While a technically driven progressivism, including with regard to food production, has undeniably brought benefits, unfortunately this also has encouraged a collective delusion that human beings can fly above and apparently increasingly detach from nature and our origins. Alfred Packer and others who have been stranded in the “wild” know the dangers of this all too well. Moreover, like Willoughby, in our “success and fame” we have assumed “a license and an encouragement to behave as outrageously” as we please. This comes at a price—some of it in the physical world and some in the moral domain, though ultimately these are one. Global economic trends need to be tempered by ethical reflection and, as seen in this issue of the Journal of Bioethical Inquiry, the field of bioethics demonstrably has an important seat at the dining room table.

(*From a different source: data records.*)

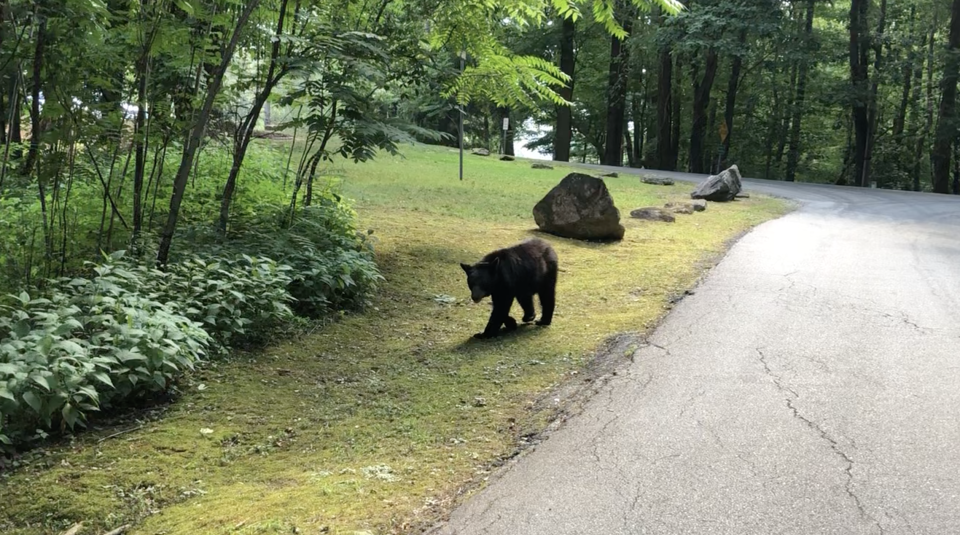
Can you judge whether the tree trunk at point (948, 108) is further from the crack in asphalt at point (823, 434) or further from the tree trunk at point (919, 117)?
the crack in asphalt at point (823, 434)

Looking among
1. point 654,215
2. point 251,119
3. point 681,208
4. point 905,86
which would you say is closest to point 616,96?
point 905,86

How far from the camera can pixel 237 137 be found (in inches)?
336

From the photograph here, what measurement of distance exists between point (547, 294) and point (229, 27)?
4.62 meters

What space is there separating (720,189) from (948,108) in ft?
58.6

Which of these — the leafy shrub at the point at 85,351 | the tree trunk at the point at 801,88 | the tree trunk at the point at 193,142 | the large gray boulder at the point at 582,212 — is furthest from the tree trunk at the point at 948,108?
the leafy shrub at the point at 85,351

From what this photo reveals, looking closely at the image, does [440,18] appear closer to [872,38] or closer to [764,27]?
[764,27]

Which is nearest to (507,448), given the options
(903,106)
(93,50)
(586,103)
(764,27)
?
(93,50)

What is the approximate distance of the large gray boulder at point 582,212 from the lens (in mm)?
12391

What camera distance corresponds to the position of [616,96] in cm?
3678

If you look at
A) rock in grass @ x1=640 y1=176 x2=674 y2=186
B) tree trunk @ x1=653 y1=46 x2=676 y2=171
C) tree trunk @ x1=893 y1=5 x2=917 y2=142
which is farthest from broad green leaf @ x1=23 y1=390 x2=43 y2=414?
tree trunk @ x1=893 y1=5 x2=917 y2=142

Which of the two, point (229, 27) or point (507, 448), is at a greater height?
point (229, 27)

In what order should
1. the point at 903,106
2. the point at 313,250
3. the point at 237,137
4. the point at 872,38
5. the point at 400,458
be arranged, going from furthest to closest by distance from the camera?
the point at 903,106 → the point at 872,38 → the point at 237,137 → the point at 313,250 → the point at 400,458

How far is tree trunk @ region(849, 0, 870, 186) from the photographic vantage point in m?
31.3

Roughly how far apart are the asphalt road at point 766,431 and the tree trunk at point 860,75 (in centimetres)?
2685
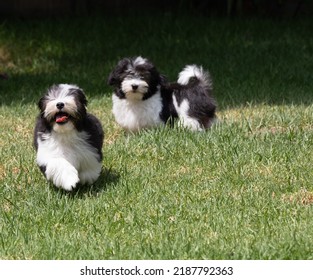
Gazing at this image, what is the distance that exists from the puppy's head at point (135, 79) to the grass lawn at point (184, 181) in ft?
1.49

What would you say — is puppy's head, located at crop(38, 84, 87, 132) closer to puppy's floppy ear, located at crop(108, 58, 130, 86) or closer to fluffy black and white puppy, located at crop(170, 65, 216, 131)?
puppy's floppy ear, located at crop(108, 58, 130, 86)

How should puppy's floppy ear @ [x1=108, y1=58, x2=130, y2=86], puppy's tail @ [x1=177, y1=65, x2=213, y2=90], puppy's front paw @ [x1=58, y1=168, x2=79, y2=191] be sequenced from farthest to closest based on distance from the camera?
puppy's tail @ [x1=177, y1=65, x2=213, y2=90], puppy's floppy ear @ [x1=108, y1=58, x2=130, y2=86], puppy's front paw @ [x1=58, y1=168, x2=79, y2=191]

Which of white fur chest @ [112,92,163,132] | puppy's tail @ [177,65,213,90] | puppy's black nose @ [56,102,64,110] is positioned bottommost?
white fur chest @ [112,92,163,132]

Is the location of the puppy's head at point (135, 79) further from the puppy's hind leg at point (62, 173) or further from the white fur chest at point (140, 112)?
the puppy's hind leg at point (62, 173)

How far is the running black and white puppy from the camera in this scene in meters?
8.73

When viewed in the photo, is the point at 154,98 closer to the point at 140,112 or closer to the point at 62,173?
the point at 140,112

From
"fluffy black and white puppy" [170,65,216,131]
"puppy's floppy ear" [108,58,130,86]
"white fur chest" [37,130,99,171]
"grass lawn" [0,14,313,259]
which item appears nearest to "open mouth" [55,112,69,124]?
"white fur chest" [37,130,99,171]

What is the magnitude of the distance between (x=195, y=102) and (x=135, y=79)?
745 mm

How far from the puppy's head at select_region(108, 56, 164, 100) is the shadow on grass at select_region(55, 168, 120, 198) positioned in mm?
1376

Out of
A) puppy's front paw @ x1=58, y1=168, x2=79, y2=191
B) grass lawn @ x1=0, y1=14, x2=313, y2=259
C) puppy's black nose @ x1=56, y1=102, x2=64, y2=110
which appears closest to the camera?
grass lawn @ x1=0, y1=14, x2=313, y2=259

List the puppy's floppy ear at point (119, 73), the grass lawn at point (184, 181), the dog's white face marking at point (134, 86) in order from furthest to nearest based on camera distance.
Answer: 1. the puppy's floppy ear at point (119, 73)
2. the dog's white face marking at point (134, 86)
3. the grass lawn at point (184, 181)

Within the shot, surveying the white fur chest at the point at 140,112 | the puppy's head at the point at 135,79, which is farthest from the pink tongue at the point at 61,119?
the white fur chest at the point at 140,112

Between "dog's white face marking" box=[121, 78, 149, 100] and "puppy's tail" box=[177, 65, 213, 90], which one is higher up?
"dog's white face marking" box=[121, 78, 149, 100]

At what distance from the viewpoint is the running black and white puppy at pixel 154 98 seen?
873cm
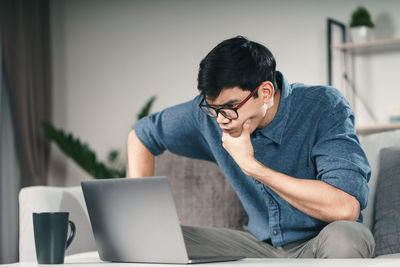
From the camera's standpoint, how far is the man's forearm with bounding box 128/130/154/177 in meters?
1.95

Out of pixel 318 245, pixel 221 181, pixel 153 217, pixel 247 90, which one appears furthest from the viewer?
pixel 221 181

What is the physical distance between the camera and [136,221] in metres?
1.19

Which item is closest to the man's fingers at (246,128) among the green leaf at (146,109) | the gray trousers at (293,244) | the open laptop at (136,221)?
the gray trousers at (293,244)

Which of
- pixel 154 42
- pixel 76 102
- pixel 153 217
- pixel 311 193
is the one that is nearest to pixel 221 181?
pixel 311 193

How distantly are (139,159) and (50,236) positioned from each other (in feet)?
2.62

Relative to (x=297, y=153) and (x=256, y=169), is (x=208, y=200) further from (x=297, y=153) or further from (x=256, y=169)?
(x=256, y=169)

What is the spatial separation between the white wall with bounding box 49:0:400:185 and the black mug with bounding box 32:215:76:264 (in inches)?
115

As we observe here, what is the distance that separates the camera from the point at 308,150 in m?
Answer: 1.64

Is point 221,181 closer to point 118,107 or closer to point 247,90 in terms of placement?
point 247,90

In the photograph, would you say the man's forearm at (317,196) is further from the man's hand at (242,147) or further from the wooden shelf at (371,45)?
the wooden shelf at (371,45)

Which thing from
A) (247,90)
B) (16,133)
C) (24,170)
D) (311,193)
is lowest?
(24,170)

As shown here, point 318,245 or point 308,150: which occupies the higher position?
point 308,150

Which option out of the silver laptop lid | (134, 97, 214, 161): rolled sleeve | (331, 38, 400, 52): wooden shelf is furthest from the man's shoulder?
(331, 38, 400, 52): wooden shelf

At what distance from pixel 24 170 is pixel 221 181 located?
8.22 feet
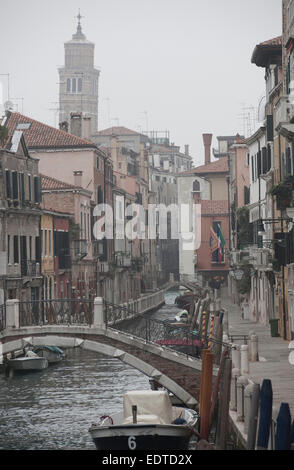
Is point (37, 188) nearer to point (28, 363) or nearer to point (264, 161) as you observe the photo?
point (264, 161)

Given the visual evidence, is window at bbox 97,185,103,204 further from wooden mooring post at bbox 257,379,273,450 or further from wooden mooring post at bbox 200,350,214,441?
wooden mooring post at bbox 257,379,273,450

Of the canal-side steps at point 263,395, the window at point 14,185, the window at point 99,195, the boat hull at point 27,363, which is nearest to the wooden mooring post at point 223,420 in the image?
the canal-side steps at point 263,395

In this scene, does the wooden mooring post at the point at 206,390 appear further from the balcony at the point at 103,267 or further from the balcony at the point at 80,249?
the balcony at the point at 103,267

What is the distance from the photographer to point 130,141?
376 ft

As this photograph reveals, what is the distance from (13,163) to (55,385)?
12.8m

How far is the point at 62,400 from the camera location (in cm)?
2897

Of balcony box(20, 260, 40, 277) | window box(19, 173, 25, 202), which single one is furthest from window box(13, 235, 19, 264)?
window box(19, 173, 25, 202)

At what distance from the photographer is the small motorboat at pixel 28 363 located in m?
34.9

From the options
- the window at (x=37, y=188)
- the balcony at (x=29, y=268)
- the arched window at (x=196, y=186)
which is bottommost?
the balcony at (x=29, y=268)

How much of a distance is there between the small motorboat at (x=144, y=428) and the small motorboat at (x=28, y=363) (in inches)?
555

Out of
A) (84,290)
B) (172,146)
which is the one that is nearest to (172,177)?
(172,146)

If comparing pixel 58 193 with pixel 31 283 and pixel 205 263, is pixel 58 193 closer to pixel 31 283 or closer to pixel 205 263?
pixel 31 283

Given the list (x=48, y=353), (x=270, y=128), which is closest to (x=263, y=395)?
(x=48, y=353)

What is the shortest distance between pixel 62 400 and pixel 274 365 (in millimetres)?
5550
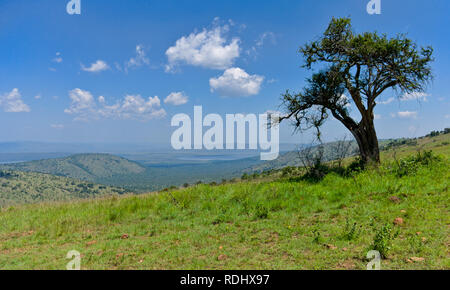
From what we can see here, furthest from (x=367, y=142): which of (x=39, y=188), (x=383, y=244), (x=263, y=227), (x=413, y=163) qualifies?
(x=39, y=188)

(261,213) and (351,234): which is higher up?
(351,234)

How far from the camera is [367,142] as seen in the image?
1523 centimetres

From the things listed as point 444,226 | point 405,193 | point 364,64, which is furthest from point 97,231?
point 364,64

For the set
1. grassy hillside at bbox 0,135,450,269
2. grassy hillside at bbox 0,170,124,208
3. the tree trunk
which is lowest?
grassy hillside at bbox 0,170,124,208

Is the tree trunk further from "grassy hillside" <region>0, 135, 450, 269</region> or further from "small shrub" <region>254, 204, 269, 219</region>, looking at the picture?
"small shrub" <region>254, 204, 269, 219</region>

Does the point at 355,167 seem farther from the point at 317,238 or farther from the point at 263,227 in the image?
the point at 317,238

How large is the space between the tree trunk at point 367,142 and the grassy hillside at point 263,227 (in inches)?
91.9

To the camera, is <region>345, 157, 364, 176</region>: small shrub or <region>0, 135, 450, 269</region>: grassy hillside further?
<region>345, 157, 364, 176</region>: small shrub

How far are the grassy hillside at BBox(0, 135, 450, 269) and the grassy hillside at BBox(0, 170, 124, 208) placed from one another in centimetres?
9384

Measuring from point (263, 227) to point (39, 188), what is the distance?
13794 cm

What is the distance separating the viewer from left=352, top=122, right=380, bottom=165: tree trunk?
49.4 ft

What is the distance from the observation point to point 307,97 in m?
16.4

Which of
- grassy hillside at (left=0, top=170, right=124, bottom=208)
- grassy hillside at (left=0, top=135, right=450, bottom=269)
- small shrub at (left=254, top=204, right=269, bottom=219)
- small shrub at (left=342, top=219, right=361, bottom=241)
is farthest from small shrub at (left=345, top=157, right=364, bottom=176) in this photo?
grassy hillside at (left=0, top=170, right=124, bottom=208)
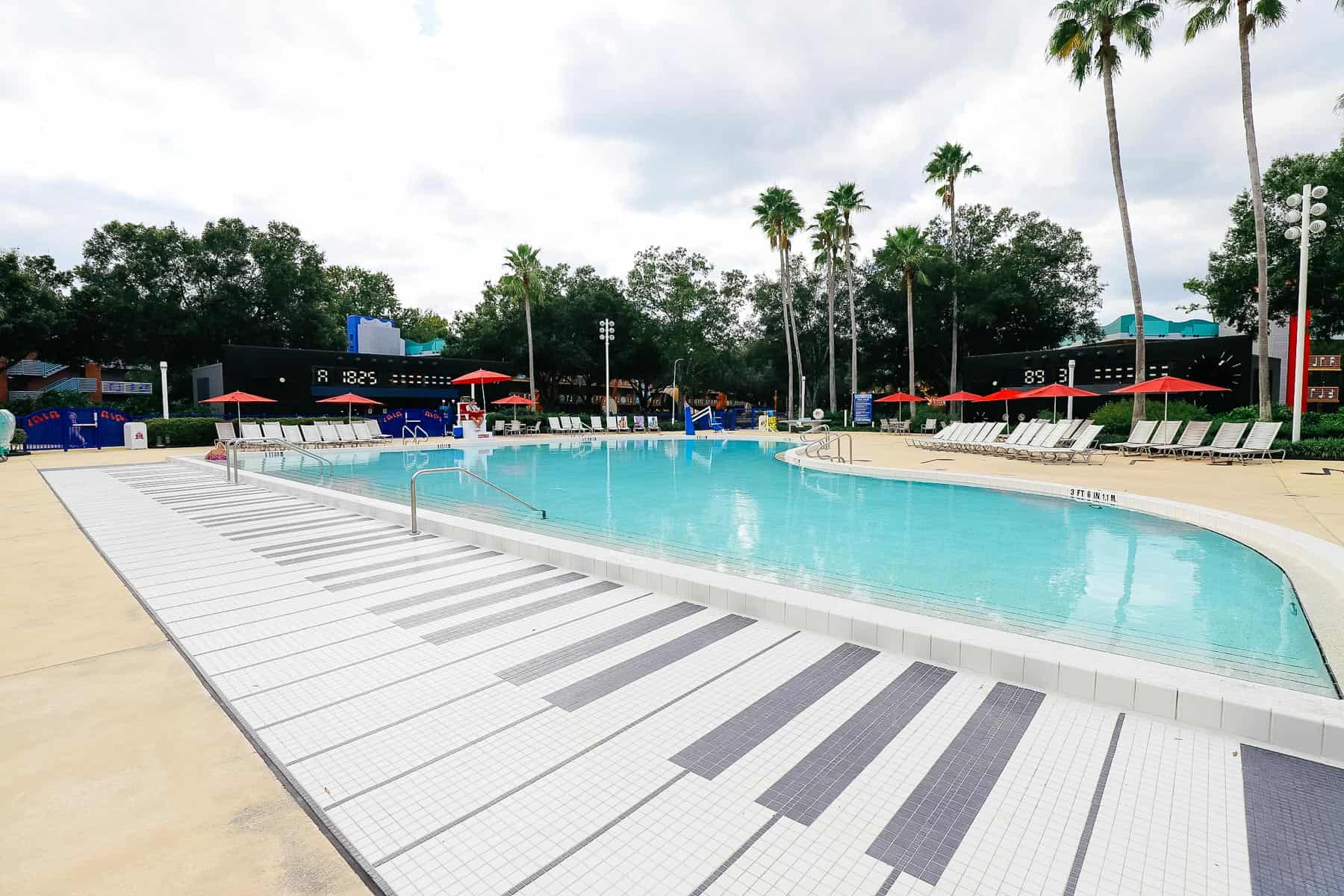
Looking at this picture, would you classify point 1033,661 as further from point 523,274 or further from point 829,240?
point 829,240

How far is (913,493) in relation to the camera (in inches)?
380

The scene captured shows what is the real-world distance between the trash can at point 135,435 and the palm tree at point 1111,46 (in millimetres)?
28222

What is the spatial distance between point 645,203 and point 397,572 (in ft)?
74.9

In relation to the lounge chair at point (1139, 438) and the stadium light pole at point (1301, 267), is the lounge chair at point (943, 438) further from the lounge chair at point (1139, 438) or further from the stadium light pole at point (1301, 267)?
the stadium light pole at point (1301, 267)

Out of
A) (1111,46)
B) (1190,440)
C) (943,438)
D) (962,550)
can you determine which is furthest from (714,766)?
(1111,46)

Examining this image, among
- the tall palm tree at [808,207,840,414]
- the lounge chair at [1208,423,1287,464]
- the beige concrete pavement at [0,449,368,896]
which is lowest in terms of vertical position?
the beige concrete pavement at [0,449,368,896]

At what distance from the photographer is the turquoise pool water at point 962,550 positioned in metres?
3.71

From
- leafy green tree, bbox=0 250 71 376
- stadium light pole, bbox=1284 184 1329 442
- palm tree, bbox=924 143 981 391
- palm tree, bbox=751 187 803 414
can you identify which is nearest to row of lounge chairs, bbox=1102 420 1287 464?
stadium light pole, bbox=1284 184 1329 442

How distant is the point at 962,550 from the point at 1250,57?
60.6 feet

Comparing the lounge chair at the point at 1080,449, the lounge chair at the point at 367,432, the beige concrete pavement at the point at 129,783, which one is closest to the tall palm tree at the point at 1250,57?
the lounge chair at the point at 1080,449

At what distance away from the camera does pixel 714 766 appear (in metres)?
2.23

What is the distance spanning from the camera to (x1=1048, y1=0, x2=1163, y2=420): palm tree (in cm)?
1595

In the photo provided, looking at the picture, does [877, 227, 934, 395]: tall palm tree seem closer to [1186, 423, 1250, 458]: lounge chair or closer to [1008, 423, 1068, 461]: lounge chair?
[1008, 423, 1068, 461]: lounge chair

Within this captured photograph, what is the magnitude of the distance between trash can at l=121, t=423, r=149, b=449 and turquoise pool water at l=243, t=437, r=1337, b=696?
9927 millimetres
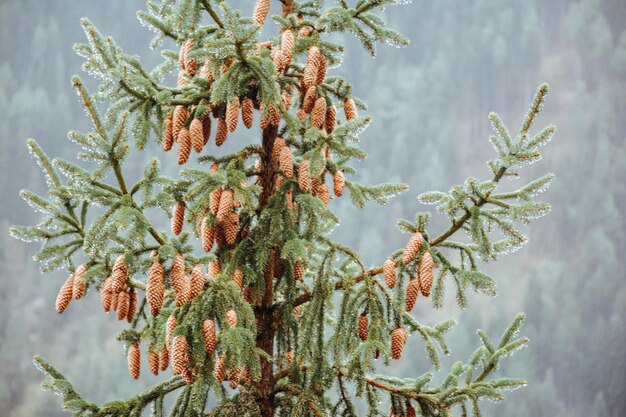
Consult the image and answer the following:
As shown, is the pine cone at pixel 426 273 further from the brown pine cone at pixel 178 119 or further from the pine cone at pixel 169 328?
the brown pine cone at pixel 178 119

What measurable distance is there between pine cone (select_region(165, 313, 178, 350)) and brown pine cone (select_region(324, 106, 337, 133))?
1020mm

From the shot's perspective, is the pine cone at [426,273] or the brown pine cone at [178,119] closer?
the pine cone at [426,273]

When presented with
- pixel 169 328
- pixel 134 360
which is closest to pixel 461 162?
pixel 134 360

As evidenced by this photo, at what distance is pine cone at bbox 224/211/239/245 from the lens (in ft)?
9.30

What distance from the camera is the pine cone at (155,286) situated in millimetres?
2568

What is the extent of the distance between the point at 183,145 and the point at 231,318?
2.39 ft

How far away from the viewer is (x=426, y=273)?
2.67 metres

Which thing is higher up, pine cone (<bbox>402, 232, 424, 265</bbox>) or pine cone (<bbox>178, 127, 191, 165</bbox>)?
pine cone (<bbox>178, 127, 191, 165</bbox>)

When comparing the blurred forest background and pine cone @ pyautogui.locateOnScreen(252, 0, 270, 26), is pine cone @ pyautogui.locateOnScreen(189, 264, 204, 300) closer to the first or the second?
pine cone @ pyautogui.locateOnScreen(252, 0, 270, 26)

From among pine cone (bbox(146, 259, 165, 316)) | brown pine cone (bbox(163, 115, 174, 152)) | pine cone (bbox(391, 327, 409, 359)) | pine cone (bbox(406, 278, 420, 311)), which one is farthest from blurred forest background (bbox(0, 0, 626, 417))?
pine cone (bbox(146, 259, 165, 316))

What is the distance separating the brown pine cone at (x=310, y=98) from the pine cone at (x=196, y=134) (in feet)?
1.45

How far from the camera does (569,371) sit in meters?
15.0

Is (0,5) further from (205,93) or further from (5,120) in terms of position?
(205,93)

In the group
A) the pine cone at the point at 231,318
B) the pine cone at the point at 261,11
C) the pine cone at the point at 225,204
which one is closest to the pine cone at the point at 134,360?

Alfred Packer, the “prospector, cannibal, and possible murderer” is “sometimes known as Alferd” (Di Stefano 2006, 181).
See, e.g., R v. Dudley and Stephens  14 QBD 273 DC; the 1846 Donner party in the Sierra Nevada Mountains; Alexander Pearce of Tasmania; the 1972 plane crash in the Andes, etc.; as well as Lon Fuller’s fictitious legal “Case of the Speluncean Explorers” (1949). Even during Alfred Packer’s time (and in the “mountain culture” of the American West), anthropophagism was not illegal (Di Stefano 2006).